This repository documents the limits of static Retrieval-Augmented Generation (RAG) systems by isolating and evaluating each boundary in the pipeline: ingestion, retrieval, and ranking.
Across multiple controlled experiments, we see that many RAG failures originate before generation — and often before retrieval even runs.
This repository is a systems-level synthesis of several focused experiments that analyze static RAG pipelines, defined as systems where:
- documents are chunked once
- embeddings are fixed
- retrieval behavior is non-adaptive
- ranking is applied once per query
- generation consumes a fixed context window
No agents. No memory. No adaptive control flow.
Only frozen pipelines under controlled variation.
Static RAG systems fail for reasons that are often misattributed:
- ❌ “The model hallucinated”
- ❌ “The retriever is weak”
- ❌ “The embeddings aren’t good enough”
This body of work shows that failures more often arise from:
- evidence never being representable as a single unit
- relevant chunks existing but appearing too deep to retrieve
- ranking saturating due to poorly formed chunks
These are structural failures, not model failures.
This repository organizes results by system boundary, not chronology.
Each boundary is evaluated in isolation, with all others frozen.
Repo:
rag-minimal-control
Boundary isolated: End-to-end RAG correctness under minimal assumptions.
What it establishes: A smallest-possible RAG system that can still fail in meaningful ways.
Key insight: A system can be architecturally correct yet fail most questions due to evidence starvation — without hallucination.
Repo:
rag-retrieval-eval
Boundary isolated: Evidence surfacing, independent of generation.
What it establishes: Whether relevant evidence exists and whether it appears within Top-K can be measured explicitly.
Key insight: Many failures are retrieval-depth failures, not absence of evidence.
Repo:
rag-hybrid-retrieval
Boundary isolated: Recall behavior under different retrieval signals.
What it establishes: Lexical and semantic retrievers surface complementary evidence.

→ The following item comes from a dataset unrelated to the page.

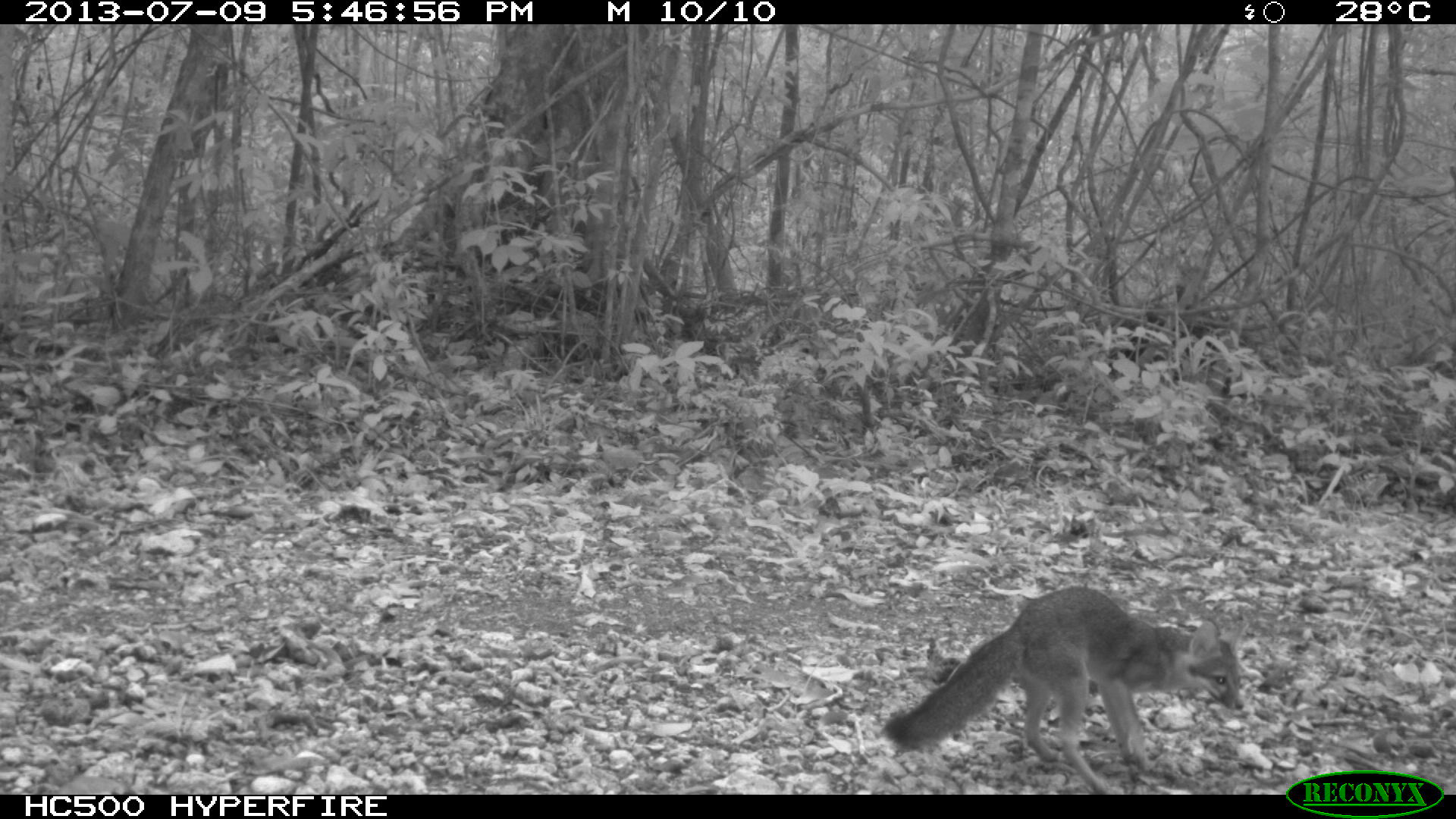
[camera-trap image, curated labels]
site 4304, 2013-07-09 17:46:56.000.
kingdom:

Key insight: Hybrid retrieval improves surfacing but does not eliminate ranking depth or representability issues.
Repo:
rag-reranking-playground
Boundary isolated: Evidence prioritization after retrieval.
What it establishes: Reranking improves ordering but cannot recover missing or fragmented evidence.
Key insight: Ranking saturates when chunking is misaligned with question structure.
Repo:
rag-chunking-strategies
Boundary isolated: Document ingestion and representability.
What it establishes: Chunking determines which questions are even answerable as single-context queries.
Key insight: Changing only the chunking strategy causes questions to transition between:
- Atomic
- Structural
- Compositional
- Unanswerable
Retrieval quality becomes irrelevant when no coherent chunk exists.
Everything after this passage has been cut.